SHORT PROBLEM 1:
Rewrite the rows as a numbered list, beginning at the line that contains "Out of the choices" and continuing through the last of the rows, with blank lines left out. Leave the pictures out of the list.

The Three epoll Functions
1. epoll_create() — Create an epoll Instance
#include <sys/epoll.h>
int epoll_create(int size);
int epoll_create1(int flags); /* Preferred — use EPOLL_CLOEXEC */
/* Returns: epoll file descriptor on success, -1 on error */
/* size is ignored since Linux 2.6.8 but must be > 0 */
/* Use epoll_create1(EPOLL_CLOEXEC) in modern code */
int epfd = epoll_create1(EPOLL_CLOEXEC);
if (epfd == -1) {
perror("epoll_create1");
exit(1);
}
/* epfd is just a regular fd — close it when done */
2. epoll_ctl() — Add, Modify, or Remove File Descriptors
int epoll_ctl(int epfd, int op, int fd, struct epoll_event *event);
/* Returns: 0 on success, -1 on error */
/* op values: */
EPOLL_CTL_ADD /* Add fd to interest list */
EPOLL_CTL_MOD /* Modify events for fd already in interest list */
EPOLL_CTL_DEL /* Remove fd from interest list */
/* struct epoll_event */
struct epoll_event {
uint32_t events; /* EPOLLIN, EPOLLOUT, EPOLLERR, etc. */
epoll_data_t data; /* User data — returned when event fires */
};
typedef union epoll_data {
void *ptr; /* Pointer to anything */
int fd; /* Store the fd itself (most common) */
uint32_t u32;
uint64_t u64;
} epoll_data_t;
| Event Flag | Meaning |
|---|---|
| EPOLLIN | Data available for reading |
| EPOLLOUT | Space available for writing |
| EPOLLRDHUP | Peer closed write end (TCP half-close) |
| EPOLLERR | Error — always monitored automatically |
| EPOLLHUP | Hangup — always monitored automatically |
| EPOLLET | Use edge-triggered notification (default is level-triggered) |
| EPOLLONESHOT | Notify once only; then disable fd until re-armed with EPOLL_CTL_MOD |
3. epoll_wait() — Wait for Events
int epoll_wait(int epfd,
struct epoll_event *events,
int maxevents,
int timeout);
/* Returns: number of ready events, 0 on timeout, -1 on error */
/* events — array you provide; kernel fills with ready events */
/* maxevents — size of your events array */
/* timeout — milliseconds; -1 = forever, 0 = immediate */
/* After epoll_wait() returns, iterate events[0..n-1] */
/* Each events[i].data.fd tells you which fd is ready */
/* Each events[i].events tells you what happened */
Complete epoll Echo Server Example
#include <stdio.h>
#include <stdlib.h>
#include <string.h>
#include <unistd.h>
#include <errno.h>
#include <fcntl.h>
#include <sys/epoll.h>
#include <sys/socket.h>
#include <netinet/in.h>
#include <arpa/inet.h>
#define PORT 8080
#define MAX_EVENTS 64
#define BUF_SIZE 1024
/* Helper: set fd to nonblocking mode */
static void set_nonblocking(int fd)

SHORT PROBLEM 2:
Extend the text on epoll functions from the point where it stops.

DATA:
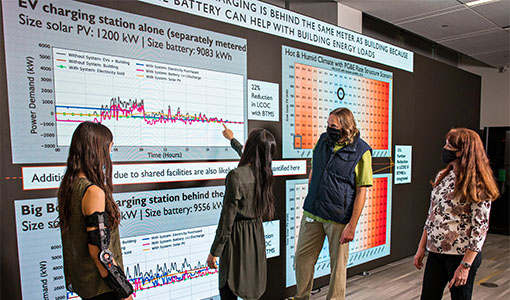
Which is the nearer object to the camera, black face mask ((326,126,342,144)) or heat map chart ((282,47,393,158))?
black face mask ((326,126,342,144))

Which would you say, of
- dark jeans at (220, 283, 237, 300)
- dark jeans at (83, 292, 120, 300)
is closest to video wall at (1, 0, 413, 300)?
Result: dark jeans at (220, 283, 237, 300)

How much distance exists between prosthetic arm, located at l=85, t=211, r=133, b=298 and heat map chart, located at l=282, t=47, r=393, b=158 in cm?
182

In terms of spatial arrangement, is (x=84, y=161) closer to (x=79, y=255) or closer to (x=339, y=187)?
(x=79, y=255)

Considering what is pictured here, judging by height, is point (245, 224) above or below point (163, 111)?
below

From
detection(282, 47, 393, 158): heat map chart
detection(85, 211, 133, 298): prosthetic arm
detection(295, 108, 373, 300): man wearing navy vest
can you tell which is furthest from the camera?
detection(282, 47, 393, 158): heat map chart

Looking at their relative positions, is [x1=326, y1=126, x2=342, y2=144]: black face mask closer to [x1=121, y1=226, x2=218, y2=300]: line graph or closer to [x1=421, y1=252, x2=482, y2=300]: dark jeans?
[x1=421, y1=252, x2=482, y2=300]: dark jeans

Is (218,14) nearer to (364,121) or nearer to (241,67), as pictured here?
(241,67)

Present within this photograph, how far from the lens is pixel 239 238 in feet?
6.34

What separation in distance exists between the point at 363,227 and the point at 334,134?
5.48 ft

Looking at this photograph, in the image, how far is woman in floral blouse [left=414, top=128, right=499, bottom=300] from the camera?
1.79 metres

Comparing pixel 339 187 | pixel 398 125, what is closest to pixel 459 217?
pixel 339 187

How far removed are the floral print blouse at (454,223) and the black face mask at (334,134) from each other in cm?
72

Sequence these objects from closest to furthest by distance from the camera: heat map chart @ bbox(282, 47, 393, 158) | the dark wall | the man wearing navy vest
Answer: the dark wall, the man wearing navy vest, heat map chart @ bbox(282, 47, 393, 158)

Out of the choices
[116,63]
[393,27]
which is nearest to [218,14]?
[116,63]
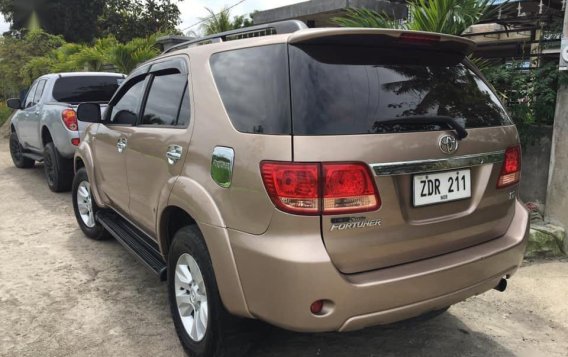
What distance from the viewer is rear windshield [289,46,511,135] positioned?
7.14 ft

RIGHT ANSWER 1:
1. Out of the choices
2. [116,63]
3. [393,27]
4. which is nearest to [218,14]?
5. [116,63]
6. What distance from the viewer is rear windshield [289,46,511,135] positioned?
7. 7.14 ft

RIGHT ANSWER 2:
{
int flags = fcntl(fd, F_GETFL, 0);
if (flags == -1) { perror("fcntl F_GETFL"); exit(1); }
if (fcntl(fd, F_SETFL, flags | O_NONBLOCK) == -1) {
perror("fcntl F_SETFL"); exit(1);
}
}
/* Helper: add fd to epoll interest list */
static void epoll_add(int epfd, int fd, uint32_t events)
{
struct epoll_event ev;
ev.events = events;
ev.data.fd = fd; /* Store fd in data so we get it back in events */
if (epoll_ctl(epfd, EPOLL_CTL_ADD, fd, &ev) == -1) {
perror("epoll_ctl ADD"); exit(1);
}
}
int main(void)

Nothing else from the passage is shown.